STATED PROBLEM: Reproduce the entries from the line containing "In this image, between" through the end of the entries, substituting "more distant" for "farther" and leaving everything else unchanged.

INFORMATION SHOWN:
* Begin *

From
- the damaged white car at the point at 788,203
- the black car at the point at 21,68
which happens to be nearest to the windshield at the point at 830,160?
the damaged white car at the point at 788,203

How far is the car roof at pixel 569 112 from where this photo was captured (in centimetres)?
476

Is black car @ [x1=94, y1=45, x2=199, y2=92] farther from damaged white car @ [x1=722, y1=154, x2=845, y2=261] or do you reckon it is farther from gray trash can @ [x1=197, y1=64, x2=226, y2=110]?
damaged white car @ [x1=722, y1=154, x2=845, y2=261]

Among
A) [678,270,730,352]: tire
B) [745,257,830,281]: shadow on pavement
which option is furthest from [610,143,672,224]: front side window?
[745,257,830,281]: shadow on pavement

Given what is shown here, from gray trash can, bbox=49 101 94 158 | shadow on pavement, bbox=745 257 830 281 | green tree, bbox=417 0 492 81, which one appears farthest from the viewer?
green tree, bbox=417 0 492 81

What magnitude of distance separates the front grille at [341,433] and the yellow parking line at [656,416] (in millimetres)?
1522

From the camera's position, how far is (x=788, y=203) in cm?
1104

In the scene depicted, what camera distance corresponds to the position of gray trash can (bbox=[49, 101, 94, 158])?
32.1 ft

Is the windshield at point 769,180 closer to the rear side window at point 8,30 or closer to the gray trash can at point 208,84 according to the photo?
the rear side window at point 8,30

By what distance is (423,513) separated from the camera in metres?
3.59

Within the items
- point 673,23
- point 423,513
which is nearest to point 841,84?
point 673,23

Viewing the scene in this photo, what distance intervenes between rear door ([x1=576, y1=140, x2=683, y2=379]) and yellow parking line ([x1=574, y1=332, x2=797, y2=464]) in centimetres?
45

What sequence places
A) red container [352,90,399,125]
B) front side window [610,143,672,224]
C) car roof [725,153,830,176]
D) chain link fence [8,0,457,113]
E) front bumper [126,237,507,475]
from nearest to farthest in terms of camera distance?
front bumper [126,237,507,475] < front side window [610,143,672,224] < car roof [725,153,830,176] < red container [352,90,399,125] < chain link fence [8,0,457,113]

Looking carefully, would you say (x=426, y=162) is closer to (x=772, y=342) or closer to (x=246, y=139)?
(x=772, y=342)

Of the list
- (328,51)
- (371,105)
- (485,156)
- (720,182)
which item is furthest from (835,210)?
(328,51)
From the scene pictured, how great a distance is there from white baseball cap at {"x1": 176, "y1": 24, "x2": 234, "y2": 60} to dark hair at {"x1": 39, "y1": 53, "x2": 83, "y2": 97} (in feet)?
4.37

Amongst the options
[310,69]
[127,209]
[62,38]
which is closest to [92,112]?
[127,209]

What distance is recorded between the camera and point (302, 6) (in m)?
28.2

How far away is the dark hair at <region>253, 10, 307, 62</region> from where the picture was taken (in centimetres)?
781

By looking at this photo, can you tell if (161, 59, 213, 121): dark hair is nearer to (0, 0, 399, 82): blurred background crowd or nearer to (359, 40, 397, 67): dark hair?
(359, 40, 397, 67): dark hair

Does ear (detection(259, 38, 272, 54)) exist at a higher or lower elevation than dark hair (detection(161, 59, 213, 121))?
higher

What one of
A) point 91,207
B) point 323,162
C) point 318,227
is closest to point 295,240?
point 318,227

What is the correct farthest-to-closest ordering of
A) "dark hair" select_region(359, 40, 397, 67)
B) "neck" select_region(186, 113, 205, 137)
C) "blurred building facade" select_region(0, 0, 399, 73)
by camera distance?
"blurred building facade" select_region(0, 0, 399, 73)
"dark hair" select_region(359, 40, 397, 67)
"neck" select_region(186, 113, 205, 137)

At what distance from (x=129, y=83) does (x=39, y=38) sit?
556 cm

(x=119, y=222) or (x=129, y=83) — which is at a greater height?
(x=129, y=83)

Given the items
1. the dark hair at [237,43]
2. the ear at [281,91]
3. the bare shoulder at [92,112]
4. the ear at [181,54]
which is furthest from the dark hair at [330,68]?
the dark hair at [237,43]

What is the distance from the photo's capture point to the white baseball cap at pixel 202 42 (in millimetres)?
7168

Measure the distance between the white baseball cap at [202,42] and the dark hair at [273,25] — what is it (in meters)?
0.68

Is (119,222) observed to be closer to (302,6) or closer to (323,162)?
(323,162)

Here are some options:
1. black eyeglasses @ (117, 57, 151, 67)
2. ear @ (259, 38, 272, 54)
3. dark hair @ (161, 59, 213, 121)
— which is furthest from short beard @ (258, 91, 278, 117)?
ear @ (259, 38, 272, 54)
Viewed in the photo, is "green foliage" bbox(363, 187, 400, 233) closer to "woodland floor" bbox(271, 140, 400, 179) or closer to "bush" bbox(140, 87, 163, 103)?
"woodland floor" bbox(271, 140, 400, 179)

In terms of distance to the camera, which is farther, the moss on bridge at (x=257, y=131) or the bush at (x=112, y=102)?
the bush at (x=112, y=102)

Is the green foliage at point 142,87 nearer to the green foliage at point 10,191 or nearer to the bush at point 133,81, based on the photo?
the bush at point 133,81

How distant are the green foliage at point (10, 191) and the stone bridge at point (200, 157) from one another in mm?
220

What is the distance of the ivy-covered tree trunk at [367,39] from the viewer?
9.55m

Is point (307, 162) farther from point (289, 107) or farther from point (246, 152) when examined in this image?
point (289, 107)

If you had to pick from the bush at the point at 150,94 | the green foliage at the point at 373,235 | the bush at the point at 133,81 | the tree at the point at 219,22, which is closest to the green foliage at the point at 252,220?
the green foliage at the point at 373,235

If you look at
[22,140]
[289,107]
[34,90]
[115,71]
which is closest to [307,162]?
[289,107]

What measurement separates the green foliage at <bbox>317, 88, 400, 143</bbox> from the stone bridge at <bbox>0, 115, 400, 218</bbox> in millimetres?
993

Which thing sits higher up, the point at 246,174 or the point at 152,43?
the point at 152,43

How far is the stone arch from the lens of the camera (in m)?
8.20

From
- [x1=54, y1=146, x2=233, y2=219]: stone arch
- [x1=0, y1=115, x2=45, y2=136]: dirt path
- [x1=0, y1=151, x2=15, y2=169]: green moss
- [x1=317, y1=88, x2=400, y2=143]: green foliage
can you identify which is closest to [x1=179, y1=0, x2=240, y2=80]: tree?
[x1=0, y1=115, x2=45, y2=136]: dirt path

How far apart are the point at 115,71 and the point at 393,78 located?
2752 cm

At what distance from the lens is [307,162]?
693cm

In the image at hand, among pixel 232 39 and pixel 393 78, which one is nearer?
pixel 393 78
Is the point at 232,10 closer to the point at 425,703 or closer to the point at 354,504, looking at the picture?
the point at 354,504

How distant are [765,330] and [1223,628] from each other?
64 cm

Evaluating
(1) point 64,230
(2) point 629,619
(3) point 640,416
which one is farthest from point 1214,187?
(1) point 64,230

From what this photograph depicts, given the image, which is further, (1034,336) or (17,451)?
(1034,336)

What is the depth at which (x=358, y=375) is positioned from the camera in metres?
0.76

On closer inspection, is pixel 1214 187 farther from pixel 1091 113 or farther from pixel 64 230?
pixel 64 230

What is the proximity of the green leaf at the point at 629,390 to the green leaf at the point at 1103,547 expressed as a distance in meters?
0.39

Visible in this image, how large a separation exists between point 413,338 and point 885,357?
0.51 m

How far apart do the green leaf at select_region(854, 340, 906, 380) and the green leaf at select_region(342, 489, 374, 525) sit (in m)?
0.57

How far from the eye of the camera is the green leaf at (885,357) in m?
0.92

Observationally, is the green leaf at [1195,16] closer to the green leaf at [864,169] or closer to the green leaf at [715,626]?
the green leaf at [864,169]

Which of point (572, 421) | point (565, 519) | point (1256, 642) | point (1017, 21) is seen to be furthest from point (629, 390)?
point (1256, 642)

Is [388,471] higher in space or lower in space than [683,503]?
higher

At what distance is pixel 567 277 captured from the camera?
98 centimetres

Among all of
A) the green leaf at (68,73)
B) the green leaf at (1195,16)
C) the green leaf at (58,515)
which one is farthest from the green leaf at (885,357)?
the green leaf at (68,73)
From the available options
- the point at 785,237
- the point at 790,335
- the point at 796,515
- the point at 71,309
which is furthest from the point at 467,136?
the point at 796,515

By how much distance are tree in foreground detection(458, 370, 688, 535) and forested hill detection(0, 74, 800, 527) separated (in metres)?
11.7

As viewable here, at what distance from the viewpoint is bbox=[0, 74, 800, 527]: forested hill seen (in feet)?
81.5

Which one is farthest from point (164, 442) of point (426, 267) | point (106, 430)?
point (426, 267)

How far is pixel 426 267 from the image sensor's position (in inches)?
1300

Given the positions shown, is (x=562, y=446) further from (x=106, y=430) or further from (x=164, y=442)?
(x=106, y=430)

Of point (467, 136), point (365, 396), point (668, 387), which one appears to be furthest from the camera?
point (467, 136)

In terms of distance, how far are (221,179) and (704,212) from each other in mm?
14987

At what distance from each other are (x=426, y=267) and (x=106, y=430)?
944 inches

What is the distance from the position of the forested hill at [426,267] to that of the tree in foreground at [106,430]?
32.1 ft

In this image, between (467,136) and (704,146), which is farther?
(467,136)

* End *

OUTPUT FOR THIS EXERCISE:
In this image, between (467,136) and (704,146), which is more distant?
(467,136)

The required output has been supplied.